Get started with vLLM Responses by installing the package and its dependencies.

Prerequisites

  • Python 3.12+: Ensure you have a compatible Python version installed.
  • uv (Recommended): We recommend using uv for fast, reliable dependency management.
  • tar: If you use the built-in Code Interpreter (enabled by default), the first start may download the Pyodide runtime (~400MB) and extract it; tar must be available.
  • Bun (Development): Required for source checkouts if you want the built-in Code Interpreter to work (enabled by default). Wheels for Linux x86_64 bundle a native Code Interpreter binary and do not require Bun.
  • (Recommended) vLLM: If you plan to spawn vLLM directly from the gateway, you'll need vllm installed.

Install the CLI

We recommend setting up a virtual environment using uv.

Download a prebuilt wheel (vllm_responses-*.whl) from GitHub Releases (preferred) or a CI run artifact, then install it:

uv venv --python=3.12
source .venv/bin/activate
uv pip install path/to/vllm_responses-*.whl
vllm-responses --help

On Linux x86_64 wheels, the Code Interpreter server binary is bundled, so Bun is not required.

Non-Linux platforms

The gateway is a Python service and can run on other platforms, but the bundled Code Interpreter binary is currently only shipped in Linux x86_64 wheels. On other platforms, either disable the tool via --code-interpreter disabled, or run from a source checkout and use the (development-only) Bun fallback.

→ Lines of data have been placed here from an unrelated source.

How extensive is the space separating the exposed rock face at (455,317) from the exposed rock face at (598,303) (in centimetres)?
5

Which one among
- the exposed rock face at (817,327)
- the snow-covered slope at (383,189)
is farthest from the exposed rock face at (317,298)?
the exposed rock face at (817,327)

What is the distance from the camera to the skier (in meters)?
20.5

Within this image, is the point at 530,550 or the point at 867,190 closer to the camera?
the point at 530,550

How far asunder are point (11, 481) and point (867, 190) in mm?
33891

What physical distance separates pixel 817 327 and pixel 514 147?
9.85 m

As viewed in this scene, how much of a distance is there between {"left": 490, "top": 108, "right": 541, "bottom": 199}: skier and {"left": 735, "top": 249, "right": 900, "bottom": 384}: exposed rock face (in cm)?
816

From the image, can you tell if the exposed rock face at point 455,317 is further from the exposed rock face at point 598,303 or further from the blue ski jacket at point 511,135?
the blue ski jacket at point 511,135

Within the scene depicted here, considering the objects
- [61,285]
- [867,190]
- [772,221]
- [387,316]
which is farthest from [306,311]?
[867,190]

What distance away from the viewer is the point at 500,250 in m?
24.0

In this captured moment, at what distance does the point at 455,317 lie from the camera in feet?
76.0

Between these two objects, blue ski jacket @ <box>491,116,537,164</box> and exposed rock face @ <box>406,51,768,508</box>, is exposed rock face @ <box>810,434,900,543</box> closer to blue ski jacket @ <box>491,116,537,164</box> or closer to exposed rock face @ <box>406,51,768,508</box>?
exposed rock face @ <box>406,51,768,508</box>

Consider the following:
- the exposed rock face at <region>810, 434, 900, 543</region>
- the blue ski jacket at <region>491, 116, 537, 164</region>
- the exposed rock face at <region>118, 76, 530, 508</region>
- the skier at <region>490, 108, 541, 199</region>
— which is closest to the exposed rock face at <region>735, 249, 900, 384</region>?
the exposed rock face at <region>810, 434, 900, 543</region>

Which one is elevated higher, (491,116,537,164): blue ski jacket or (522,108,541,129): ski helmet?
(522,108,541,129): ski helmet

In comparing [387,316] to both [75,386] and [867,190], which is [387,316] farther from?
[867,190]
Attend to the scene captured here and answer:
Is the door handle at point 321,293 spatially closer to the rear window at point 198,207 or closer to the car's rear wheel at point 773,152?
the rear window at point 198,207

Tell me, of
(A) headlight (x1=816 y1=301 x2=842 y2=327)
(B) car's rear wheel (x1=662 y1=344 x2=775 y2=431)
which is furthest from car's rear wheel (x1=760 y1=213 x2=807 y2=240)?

Install from source (repo checkout)

If you are working from a source checkout and want the gateway to work with the default configuration (Code Interpreter enabled), use the Bun fallback:

git clone https://github.com/EmbeddedLLM/vllm-responses
cd vllm-responses

uv venv --python=3.12
source .venv/bin/activate
uv pip install -e ./responses

cd responses/python/vllm_responses/tools/code_interpreter
bun install
export VR_CODE_INTERPRETER_DEV_BUN_FALLBACK=1
cd -

vllm-responses --help

First start: Pyodide download (Code Interpreter)

If code_interpreter is enabled (default), the first start may download the Pyodide runtime (~400MB) into a cache directory and extract it. Subsequent starts reuse the cache.

  • Default cache: ${XDG_CACHE_HOME:-$HOME/.cache}/vllm-responses/pyodide
  • Override: set VR_PYODIDE_CACHE_DIR to a persistent directory with enough free disk space.

Optional dependency sets

Some features require additional optional dependencies.

OpenTelemetry tracing (optional)

If you want to enable OpenTelemetry tracing (VR_TRACING_ENABLED=true), install with the tracing extra.

Documentation toolchain (contributors)

If you want to build/serve the MkDocs site locally, install with the docs extra.